Section 4.5. Slab Allocator s Lifecycle | The Linux Kernel Primer. A Top-Down Approach for x86 and PowerPC Architectures

4.5. Slab Allocator's Lifecycle

Now, we explore the interaction of caches and the slab allocator throughout the lifecycle of the kernel. The kernel needs to make sure that certain structures are in place to support memory area requests on the part of processes and the creation of specialized caches on the part of dynamically loadable modules.

A few global structures play key roles for the slab allocator. Some of these were in passing previously in the chapter. Let's look at these global variables.

4.5.1. Global Variables of the Slab Allocator

There are a number of global variables that are associated with the slab allocator. These include

cache_cache. The cache descriptor for the cache that is to contain all other cache descriptors. The human-readable name of this cache is kmem_cache. This cache descriptor is the only one that is statically allocated.
cache_chain. The list element that serves as a pointer to the cache descriptor list.
cache_chain_sem. The semaphore that controls access to cache_chain.^[9] Every time an element (new cache descriptor) is added to the chain, this semaphore needs to be acquired with a down() and released with an up().
^[9] Semaphores are discussed in detail in Chapter 9, "Building the Linux Kernel."
malloc_sizes[]. The array that holds the cache descriptors for the DMA and non-DMA caches that correspond to a general cache.

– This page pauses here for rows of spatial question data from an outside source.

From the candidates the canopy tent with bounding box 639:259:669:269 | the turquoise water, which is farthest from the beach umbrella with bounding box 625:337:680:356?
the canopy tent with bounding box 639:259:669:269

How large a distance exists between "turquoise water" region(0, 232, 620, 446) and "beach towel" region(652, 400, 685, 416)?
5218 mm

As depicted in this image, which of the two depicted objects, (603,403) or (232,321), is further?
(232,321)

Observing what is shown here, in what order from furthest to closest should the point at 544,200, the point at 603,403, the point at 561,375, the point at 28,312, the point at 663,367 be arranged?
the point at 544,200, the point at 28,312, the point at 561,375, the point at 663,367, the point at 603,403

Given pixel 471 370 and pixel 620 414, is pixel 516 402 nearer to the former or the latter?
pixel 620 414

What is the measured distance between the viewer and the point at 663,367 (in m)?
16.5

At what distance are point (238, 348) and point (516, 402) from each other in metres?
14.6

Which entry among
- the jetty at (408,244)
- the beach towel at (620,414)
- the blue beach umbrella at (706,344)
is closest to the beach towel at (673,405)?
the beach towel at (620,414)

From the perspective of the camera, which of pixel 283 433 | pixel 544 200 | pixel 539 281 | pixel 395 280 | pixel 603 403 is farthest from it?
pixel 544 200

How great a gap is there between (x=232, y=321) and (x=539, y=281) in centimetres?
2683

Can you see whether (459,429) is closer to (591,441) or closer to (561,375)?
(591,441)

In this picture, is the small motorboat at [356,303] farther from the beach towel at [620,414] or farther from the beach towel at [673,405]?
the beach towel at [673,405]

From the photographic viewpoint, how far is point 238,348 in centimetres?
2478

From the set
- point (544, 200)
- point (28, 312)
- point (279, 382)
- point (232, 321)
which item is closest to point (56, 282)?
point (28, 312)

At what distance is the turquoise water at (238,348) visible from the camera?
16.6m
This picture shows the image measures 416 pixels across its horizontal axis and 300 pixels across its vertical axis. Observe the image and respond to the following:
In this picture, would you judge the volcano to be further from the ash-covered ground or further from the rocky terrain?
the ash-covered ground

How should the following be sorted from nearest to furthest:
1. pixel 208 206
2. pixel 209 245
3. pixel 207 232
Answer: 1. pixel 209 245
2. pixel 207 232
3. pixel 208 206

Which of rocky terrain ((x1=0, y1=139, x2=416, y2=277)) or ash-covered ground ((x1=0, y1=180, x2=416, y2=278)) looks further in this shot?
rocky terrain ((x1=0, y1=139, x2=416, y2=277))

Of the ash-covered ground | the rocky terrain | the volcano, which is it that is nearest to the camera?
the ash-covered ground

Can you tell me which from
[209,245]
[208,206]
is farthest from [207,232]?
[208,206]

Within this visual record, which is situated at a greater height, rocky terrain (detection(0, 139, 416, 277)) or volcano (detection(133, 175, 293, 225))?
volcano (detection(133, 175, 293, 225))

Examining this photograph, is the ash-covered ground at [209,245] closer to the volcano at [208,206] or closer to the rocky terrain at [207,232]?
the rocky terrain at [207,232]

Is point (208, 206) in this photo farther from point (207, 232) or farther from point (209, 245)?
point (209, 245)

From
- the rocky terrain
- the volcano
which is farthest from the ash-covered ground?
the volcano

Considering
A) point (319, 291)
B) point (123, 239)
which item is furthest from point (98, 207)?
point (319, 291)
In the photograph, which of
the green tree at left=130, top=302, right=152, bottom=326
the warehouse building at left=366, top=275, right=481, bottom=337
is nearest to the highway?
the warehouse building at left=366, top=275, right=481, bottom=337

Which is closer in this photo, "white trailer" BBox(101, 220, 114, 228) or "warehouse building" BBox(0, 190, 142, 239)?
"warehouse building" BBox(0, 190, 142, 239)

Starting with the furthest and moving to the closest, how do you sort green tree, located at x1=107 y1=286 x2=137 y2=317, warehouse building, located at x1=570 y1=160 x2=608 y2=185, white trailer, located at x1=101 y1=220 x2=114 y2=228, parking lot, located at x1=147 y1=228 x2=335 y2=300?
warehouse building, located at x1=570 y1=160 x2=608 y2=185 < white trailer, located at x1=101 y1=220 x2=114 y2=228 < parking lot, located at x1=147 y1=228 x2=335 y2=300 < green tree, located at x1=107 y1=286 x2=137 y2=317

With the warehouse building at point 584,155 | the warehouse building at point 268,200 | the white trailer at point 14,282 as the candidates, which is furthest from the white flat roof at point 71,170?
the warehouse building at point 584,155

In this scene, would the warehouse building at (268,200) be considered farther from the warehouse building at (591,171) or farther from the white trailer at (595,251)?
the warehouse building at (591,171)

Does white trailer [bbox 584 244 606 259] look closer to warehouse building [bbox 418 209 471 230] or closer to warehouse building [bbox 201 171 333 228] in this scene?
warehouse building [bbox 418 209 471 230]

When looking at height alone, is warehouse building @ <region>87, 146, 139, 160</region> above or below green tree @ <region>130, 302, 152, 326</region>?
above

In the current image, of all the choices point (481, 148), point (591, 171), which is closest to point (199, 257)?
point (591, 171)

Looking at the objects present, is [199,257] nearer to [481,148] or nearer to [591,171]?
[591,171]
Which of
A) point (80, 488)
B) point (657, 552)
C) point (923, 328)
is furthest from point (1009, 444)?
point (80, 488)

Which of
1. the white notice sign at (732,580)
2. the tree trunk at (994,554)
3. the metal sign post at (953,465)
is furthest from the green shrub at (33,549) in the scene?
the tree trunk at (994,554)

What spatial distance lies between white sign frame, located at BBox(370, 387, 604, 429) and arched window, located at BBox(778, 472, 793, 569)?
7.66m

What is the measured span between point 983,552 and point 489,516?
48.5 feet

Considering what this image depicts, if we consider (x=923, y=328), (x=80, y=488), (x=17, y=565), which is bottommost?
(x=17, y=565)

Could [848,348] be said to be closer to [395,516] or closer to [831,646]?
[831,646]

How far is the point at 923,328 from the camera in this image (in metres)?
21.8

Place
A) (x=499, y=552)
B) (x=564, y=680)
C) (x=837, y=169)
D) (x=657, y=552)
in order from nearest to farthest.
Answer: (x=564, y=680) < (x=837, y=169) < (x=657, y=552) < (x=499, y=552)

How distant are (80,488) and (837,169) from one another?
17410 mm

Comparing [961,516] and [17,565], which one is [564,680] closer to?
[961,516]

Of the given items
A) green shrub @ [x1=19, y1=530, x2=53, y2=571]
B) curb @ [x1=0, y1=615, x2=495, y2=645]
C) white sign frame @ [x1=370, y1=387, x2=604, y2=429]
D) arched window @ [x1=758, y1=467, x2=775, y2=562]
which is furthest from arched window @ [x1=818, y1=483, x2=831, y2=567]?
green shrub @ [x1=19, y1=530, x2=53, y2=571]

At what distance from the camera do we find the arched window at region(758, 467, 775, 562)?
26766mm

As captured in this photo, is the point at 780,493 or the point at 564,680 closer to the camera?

Before the slab allocator is initialized, these structures are already in place. Let's look at their creation:

 ----------------------------------------------------------------------------- mm/slab.c 486  static kmem_cache_t cache_cache = { 487   .lists   = LIST3_INIT(cache_cache.lists), 488   .batchcount  = 1, 489   .limit   = BOOT_CPUCACHE_ENTRIES, 490   .objsize  = sizeof(kmem_cache_t), 491   .flags   = SLAB_NO_REAP, 492   .spinlock  = SPIN_LOCK_UNLOCKED, 493   .color_off  = L1_CACHE_BYTES, 494   .name   = "kmem_cache", 495  }; 496 497  /* Guard access to the cache-chain. */ 498  static struct semaphore  cache_chain_sem; 499 500  struct list_head cache_chain; -----------------------------------------------------------------------------

The cache_cache cache descriptor has the SLAB_NO_REAP flag. Even if memory is low, this cache is retained throughout the life of the kernel. Note that the cache_chain semaphore is only defined, not initialized. The initialization occurs during system initialization in the call to kmem_cache_init(). We explore this function in detail here:

 ----------------------------------------------------------------------------- mm/slab.c 462  struct cache_sizes malloc_sizes[] = { 463  #define CACHE(x) { .cs_size = (x) }, 464  #include <linux/kmalloc_sizes.h> 465   { 0, } 466  #undef CACHE 467  }; -----------------------------------------------------------------------------

This piece of code initializes the malloc_sizes[] array and sets the cs_size field according to the values defined in include/linux/kmalloc_sizes.h. As mentioned, the cache sizes can span from 32 bytes to 131,072 bytes depending on the specific kernel configurations.^[10]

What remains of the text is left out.